__Problem requirements__.
The listing that follows must be given again in full and exactly.

__Source data__.
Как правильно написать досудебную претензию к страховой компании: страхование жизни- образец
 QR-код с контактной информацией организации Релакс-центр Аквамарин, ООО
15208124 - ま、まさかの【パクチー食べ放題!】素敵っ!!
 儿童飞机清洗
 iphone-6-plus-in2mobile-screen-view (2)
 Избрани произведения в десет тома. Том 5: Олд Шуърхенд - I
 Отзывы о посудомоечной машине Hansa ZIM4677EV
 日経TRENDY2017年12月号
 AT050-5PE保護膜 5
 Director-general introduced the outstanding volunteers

__Exercise result__.
Как правильно написать досудебную претензию к страховой компании: страхование жизни- образец
 QR-код с контактной информацией организации Релакс-центр Аквамарин, ООО
15208124 - ま、まさかの【パクチー食べ放題!】素敵っ!!
 儿童飞机清洗
 iphone-6-plus-in2mobile-screen-view (2)
 Избрани произведения в десет тома. Том 5: Олд Шуърхенд - I
 Отзывы о посудомоечной машине Hansa ZIM4677EV
 日経TRENDY2017年12月号
 AT050-5PE保護膜 5
 Director-general introduced the outstanding volunteers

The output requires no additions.